Both games still play exactly as they did years ago, with an emphasis on stealth rather than action. Players must sneak or shoot their way through various locations to complete certain objectives (such as stealing a uniform, finding a weapon or other item, or killing a boss) and progress the story. There are many, many ways for players to complete these tasks as well. Should you decide to play it quiet, actions at your disposal include laying undercover and waiting for guards to pass, knocking on walls to distract them or hiding in the iconic cardboard box. Of course, shooting your way through is also an option, should you deem it necessary (for the pacifists, there is even a tranquilizer gun).
From a control perspective, everything is more or less exactly where it was in earlier versions. Only certain controls are changed for the Xbox 360 version, since its controller doesn’t support pressure sensitive buttons, but the redesigned controls are still easily accessible. The shooter aspects of the MGS series have always been on the difficult, and borderline clunky side, but I personally found this to make gameplay a bit better as it puts more emphasis on the stealth aspect of gameplay, only fighting when absolutely necessary, which is what the series focuses on.
The question on most minds is probably: how does it look in HD? The answer: stunning. Textures have been smoothed with absolutely no pop, all grain has been removed, and the frame rate is fast, smooth and never slows down. Animations are fluid, be it simply walking or complex hand-to-hand combat. In most cases, the two games look more like a true next-gen title, rather than a polished previous generation remake. These are some instances in MGS2, however, that take away from the graphical quality. The title’s use of slow motion is often unclear or foggy. While the frame rate never drops, everything seems to leave behind a trail of sorts, giving things a muddy look in an otherwise glorious visual journey.

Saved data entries
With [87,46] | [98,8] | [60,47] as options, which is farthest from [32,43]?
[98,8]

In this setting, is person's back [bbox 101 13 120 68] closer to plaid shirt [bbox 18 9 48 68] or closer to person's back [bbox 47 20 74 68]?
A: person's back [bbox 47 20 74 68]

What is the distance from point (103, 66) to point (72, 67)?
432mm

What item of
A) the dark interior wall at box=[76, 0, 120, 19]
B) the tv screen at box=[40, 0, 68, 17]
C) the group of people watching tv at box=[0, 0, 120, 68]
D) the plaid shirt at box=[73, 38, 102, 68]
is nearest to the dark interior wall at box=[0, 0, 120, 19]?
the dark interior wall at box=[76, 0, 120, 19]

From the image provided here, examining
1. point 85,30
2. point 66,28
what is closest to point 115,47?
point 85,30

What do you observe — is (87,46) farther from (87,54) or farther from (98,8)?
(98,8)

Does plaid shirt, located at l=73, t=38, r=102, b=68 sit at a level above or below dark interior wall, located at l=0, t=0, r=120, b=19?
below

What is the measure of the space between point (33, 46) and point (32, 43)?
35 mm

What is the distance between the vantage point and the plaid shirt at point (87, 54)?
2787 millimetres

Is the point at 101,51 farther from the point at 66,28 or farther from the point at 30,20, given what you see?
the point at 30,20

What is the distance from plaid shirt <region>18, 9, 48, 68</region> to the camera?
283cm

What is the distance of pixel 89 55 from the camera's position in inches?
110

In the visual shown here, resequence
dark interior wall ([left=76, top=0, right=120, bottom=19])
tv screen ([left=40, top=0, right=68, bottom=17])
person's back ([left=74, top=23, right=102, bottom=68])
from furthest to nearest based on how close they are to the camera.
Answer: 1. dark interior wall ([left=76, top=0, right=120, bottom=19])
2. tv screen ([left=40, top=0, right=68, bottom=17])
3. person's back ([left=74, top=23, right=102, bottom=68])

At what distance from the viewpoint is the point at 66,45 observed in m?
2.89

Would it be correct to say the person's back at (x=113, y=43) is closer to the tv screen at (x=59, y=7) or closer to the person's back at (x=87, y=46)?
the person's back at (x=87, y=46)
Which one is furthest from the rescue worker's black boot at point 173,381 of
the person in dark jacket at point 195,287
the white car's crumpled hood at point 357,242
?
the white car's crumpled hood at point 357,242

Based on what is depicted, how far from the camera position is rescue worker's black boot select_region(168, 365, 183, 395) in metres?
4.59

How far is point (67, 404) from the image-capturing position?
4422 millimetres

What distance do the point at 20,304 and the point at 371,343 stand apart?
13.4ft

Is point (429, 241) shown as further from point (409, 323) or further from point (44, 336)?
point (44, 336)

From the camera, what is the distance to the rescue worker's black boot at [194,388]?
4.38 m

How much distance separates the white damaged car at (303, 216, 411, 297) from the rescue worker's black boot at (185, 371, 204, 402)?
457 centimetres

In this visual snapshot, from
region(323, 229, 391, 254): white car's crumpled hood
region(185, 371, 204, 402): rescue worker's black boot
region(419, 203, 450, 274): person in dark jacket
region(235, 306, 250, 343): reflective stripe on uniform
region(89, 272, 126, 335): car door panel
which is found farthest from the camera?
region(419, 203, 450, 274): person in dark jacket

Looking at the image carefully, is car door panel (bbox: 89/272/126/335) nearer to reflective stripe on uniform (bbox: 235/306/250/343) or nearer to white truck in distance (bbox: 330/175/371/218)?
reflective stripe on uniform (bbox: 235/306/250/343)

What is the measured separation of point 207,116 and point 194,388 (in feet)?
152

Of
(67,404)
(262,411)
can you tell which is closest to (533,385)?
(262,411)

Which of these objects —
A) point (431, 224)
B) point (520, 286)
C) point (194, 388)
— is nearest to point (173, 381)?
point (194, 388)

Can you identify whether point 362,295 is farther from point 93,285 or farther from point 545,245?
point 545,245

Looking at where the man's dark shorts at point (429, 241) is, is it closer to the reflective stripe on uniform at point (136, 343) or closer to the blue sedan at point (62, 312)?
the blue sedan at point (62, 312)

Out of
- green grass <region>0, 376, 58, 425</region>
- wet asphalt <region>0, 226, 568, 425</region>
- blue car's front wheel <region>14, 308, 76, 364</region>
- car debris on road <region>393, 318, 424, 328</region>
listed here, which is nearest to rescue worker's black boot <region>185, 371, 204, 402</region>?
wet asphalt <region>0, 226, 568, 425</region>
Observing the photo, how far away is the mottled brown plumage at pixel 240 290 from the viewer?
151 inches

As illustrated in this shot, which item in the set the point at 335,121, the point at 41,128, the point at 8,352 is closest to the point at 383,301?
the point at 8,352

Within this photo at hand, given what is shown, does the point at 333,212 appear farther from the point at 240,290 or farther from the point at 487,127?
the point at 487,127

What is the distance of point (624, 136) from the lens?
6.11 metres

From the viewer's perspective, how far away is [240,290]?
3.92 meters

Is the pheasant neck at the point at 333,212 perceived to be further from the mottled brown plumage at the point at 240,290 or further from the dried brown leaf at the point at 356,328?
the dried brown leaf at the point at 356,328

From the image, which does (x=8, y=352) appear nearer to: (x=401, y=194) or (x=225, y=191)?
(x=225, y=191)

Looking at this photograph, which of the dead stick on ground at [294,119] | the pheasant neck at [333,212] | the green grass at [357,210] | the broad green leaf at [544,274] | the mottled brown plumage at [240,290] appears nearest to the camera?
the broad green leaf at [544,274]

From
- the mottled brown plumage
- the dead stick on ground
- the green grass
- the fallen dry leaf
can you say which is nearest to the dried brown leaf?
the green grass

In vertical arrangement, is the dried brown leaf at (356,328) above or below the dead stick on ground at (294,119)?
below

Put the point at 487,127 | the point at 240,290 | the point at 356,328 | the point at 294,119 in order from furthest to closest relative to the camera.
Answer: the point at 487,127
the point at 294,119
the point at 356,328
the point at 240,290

WORK INSTRUCTIONS:
A - Decide whether each statement agrees with the game review. For each one, answer yes or no and quote the deciding words of the review: (i) The Xbox 360 controller lacks pressure-sensitive buttons. (ii) The frame rate drops during the slow-motion scenes in MGS2. (iii) Players who avoid killing can use a tranquilizer gun.
B - According to the game review, what has been removed from the graphics in the HD versions?
C - Write the next part of the game review, picking up after its final sentence.

RESPONSES BY TASK:
A -
(i) Yes: "since its controller doesn’t support pressure sensitive buttons"
(ii) No: "While the frame rate never drops"
(iii) Yes: "for the pacifists, there is even a tranquilizer gun"

B - All grain has been removed.

C -
As previously mentioned, all audio work has been carried over from the original titles. None of the voice actors have been replaced, meaning you’ll get to hear the exceptional work of actors such as David Hayter (Solid Snake, Naked Snake/Big Boss), Jennifer Hale (Emma Emmerich) and Josh Keaton (Young Ocelot). Returning are all the great sound effects that make the MGS series, namely the familiar exclamation of a soldier discovering your location. Thankfully, the amazing soundtrack from both titles is also untouched, with the jazzy “Snake Eater” title song and the chill-invoking Metal Gear Solid theme. What makes the MGS theme so awesome is that it can be placed into any style and fit perfectly, be it upbeat with fast percussion underneath for action scenes, or slower with a darker tone and light accompaniment for emotional moments. Each second of the HD Collection is a wonder to listen to, with absolutely no mistakes, out-of-place sounds, or accidental silences.
The Metal Gear Solid: HD Collection is a blast from the past, and has made the transition to this generation exceptionally well. With deep stealth espionage gameplay, a beautifully written soundtrack, emotional and twist-filled stories, and shiny new visuals, this collection is an absolute must-have for both hardcore MGS fans and players new to the series alike. Strap on your sneaking suit, load up your silenced pistols and get ready to battle against… Metal Gear!!